Daniel Heinrich, the Annandale, Minn., man who was ordered detained today on charges of possessing child pornography, has not been charged with any crime relating to the disappearance of Jacob Wetterling.
At last week’s news conference in which prosecutors and investigators made it clear they have no evidence to charge him with Jacob’s abduction, they identified him with a phrase that is — or at least should — present ethical questions for journalists: person of interest.
“Given the nature of these charges, and as a result of similarities between the abduction of Jacob Wetterling and a number of unsolved sexual assaults in central Minnesota dating back to the 1980s and the alleged criminal actions by Danny Heinrich, we consider him to be a person of interest in the Wetterling abduction,” Richard Thornton, the FBI Special Agent in Charge, said in last week’s news conference.
“I would like to urge the members of the media and public to reserve judgment,” U.S. Attorney Andrew Luger added. “All defendants, including Mr. Heinrich, are innocent unless and until proven guilty.”
There’s a fair amount of theater in Luger’s admonition.
In almost every headline in local media today, for example, Henrich isn’t identified as a man charged with child porn, he’s identified as a person of interest in the Wetterling disappearance.
That connection was made by prosecutors using the term. It wasn’t an accident; by implicating a specific individual and publicizing his name, they hope someone will step forward with the evidence they don’t have.
News organizations have been generally compliant with the effort. But, often burned in the past, they have lately shied away from linking people to crimes for which they’ve not been charged and for which no evidence has been uncovered.
But, increasingly, they and the authorities get around this ethic by using a term which has no value or meaning in the justice system. It merely allows the media to do what they insist they don’t do — connect a person to a crime when there’s little more than suspicion. This is the “I’m not saying, I’m just saying” school of journalism.
“It’s a really bad term to use, because the public reads ‘suspect,’ ” Kelly McBride, at the national journalism think tank Poynter Institute told CNN many years ago, before the phrase became almost as ubiquitous in crime stories as another word or phrase without official judicial meaning: alleged.
This isn’t an area where journalists are quick learners as the incorrect identification of a Cold Spring man in the death of police officer Tom Decker showed. In that case, at least, the man was identified as a “suspect,” but was never charged because a county prosecutor refused to bend to the pressure to do so. She was right. He didn’t do it. Then he sued several Twin Cities news organizations who weren’t quite so picky.
Journalists aren’t the only ones setting their own rules aside. The FBI’s rules “discourage” using the term. “Federal prosecutors should strive to avoid unnecessary public references to wrongdoing by uncharged third-parties,” its rules say. But it makes an exception when a U.S. attorney allows it.
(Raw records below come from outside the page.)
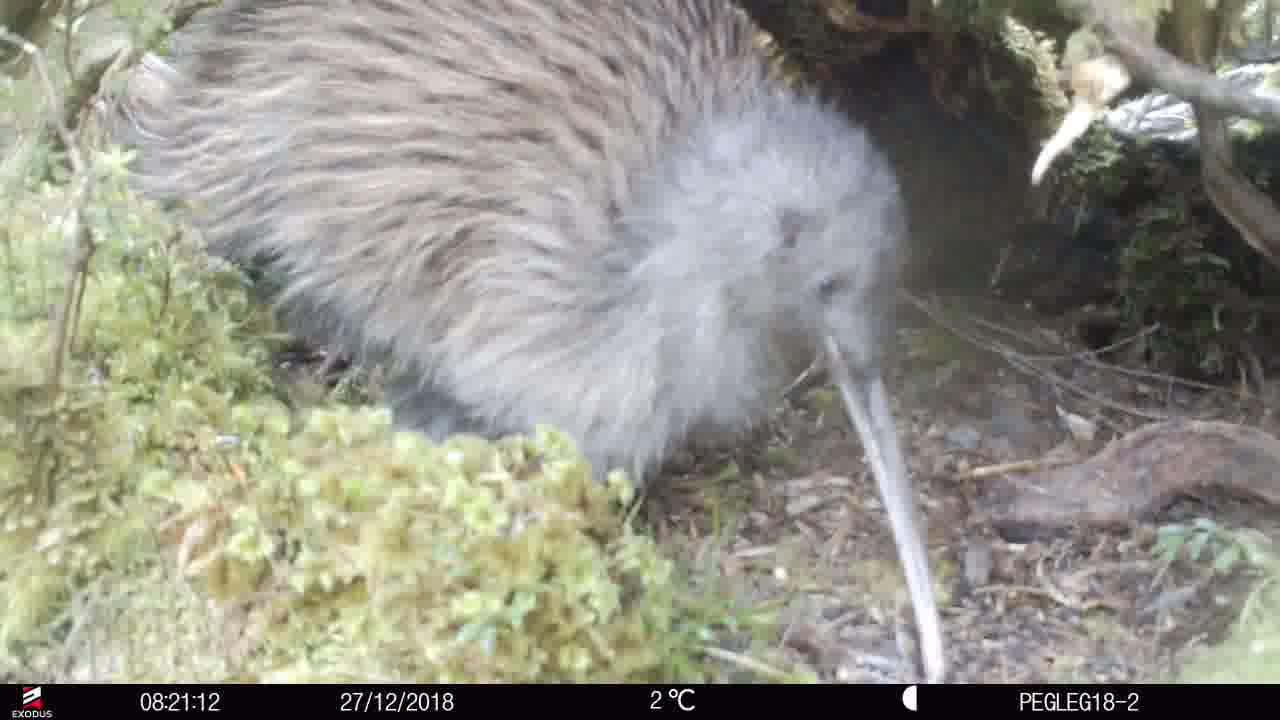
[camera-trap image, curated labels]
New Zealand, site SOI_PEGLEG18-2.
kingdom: Animalia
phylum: Chordata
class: Aves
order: Apterygiformes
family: Apterygidae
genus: Apteryx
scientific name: Apteryx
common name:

A U.S. attorney took part in last week’s news conference.
According to USLegal.com, “the use of the term increased in popularity in 1996, after investigators and reporters named Atlanta security guard Richard Jewell as potentially responsible for the Olympic Park bombing. He was later cleared and won at least hundreds of thousands of dollars in settlements due to his claim that his reputation was forever ruined.”
Ironically, it’s that case which prompted many news organizations here to avoid naming a suspect before a person is charged.
At the same time, however, it’s clear from last week’s news conference that the authorities think Heinrich is involved in young Wetterling’s disappearance by virtue of the fact that the search warrant against him specifically indicated they were looking for items related to Wetterling. He’d also been interviewed twice by investigators after Jacob’s disappearance. It’s foolish to expect the media to ignore those facts.
But journalists — and particularly the public — need not ignore another fact in the case: At least as far as the Wetterling case is concerned, they didn’t find what they were looking for.